▸ CONSIGNES:
A: Recopiez à l’identique le passage de l’entretien avec Laurent Cantet qui s’ouvre sur les mots contenant « Photo © Jérôme » et se referme sur « passé glorieux s’estompe. ».
B: Pour chacune des affirmations suivantes, dites par oui ou par non si elle concorde avec l’entretien avec Laurent Cantet, en citant mot pour mot le passage qui tranche. (i) L’atelier d’écriture de L’Atelier a lieu à la Ciotat. (ii) Laurent Cantet a obtenu la Palme d’or pour Ressources humaines. (iii) Avec Romain Campillo, il cherche à avoir une vision très précise du film pendant l’écriture.

« Ce microcosme est presque une façon de regarder une partie pour décrire le tout » Entretien avec Laurent Cantet pour L’Atelier

                                                                                                                        Photo © Jérôme Prébois

Laurent Cantet crevait le grand écran en 2000 avec Ressources humaines, qui questionnait les rapports complexes d’un fils directeur et de son père ouvrier dans la même usine. Palme d’or du Festival de Cannes 2008 pour Entre Les murs, le cinéaste continue à analyser son époque et les rapports sociaux, ses films traitant toujours d’un profond sujet sociétal. Dans L’Atelier, il confronte deux mondes entre une écrivaine parisienne qui vient animer un atelier d’écriture à la Ciotat et des jeunes gens coincés dans leur ville dont le passé glorieux s’estompe.

Stéphanie Lannoy : Qu’est-ce qui vous plaît dans le portrait de groupe ?
Laurent Cantet 
: Négocier sa place dans un groupe est une question qui se pose à beaucoup de gens. J’ai besoin des autres pour me sentir plus fort, pour mettre à l’épreuve mes idées, me sentir membre d’une communauté. C’est une place que l’on négocie parfois chèrement, on peut être obligé d’évoluer dans le sens où l’attend le groupe. On y est à la fois moins libre et plus fort. C’est aussi souvent un microcosme qui nous décrit plus largement les rapports sociaux du monde dans lequel on vit. Parmi sept personnes on peut déjà avoir à peu près les mêmes enjeux de pouvoir, de séduction, de politique qui s’expriment. Ce microcosme est presque une façon de regarder une partie pour décrire le tout.

Vous avez de nouveau écrit votre scénario avec Romain Campillo, comment écrivez-vous à 4 mains ? On passe beaucoup de temps à bavarder. Progressivement des idées nous intéressent tous les deux, on les note et d’un seul coup l’un de nous propose un début de dialogue et on continue. On souhaite éviter d’avoir une vision très précise du film que l’on est en train d’écrire. J’aime bien que cela soit un fil que l’on tire qui nous amène ailleurs et de là qu’on aille vers autre chose. Cela se ressent un peu dans la construction du film où peuvent cohabiter des préoccupations assez multiples, sans avoir le sentiment que l’on oublie une piste.

▸ CONTENU DES DONNÉES:
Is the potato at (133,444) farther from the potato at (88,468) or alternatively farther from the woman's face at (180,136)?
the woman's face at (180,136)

▸ RÉPONSES:
A:
Photo © Jérôme Prébois

Laurent Cantet crevait le grand écran en 2000 avec Ressources humaines, qui questionnait les rapports complexes d’un fils directeur et de son père ouvrier dans la même usine. Palme d’or du Festival de Cannes 2008 pour Entre Les murs, le cinéaste continue à analyser son époque et les rapports sociaux, ses films traitant toujours d’un profond sujet sociétal. Dans L’Atelier, il confronte deux mondes entre une écrivaine parisienne qui vient animer un atelier d’écriture à la Ciotat et des jeunes gens coincés dans leur ville dont le passé glorieux s’estompe.

B:
(i) Oui : « une écrivaine parisienne qui vient animer un atelier d’écriture à la Ciotat ».
(ii) Non : « Palme d’or du Festival de Cannes 2008 pour Entre Les murs ».
(iii) Non : « On souhaite éviter d’avoir une vision très précise du film que l’on est en train d’écrire. »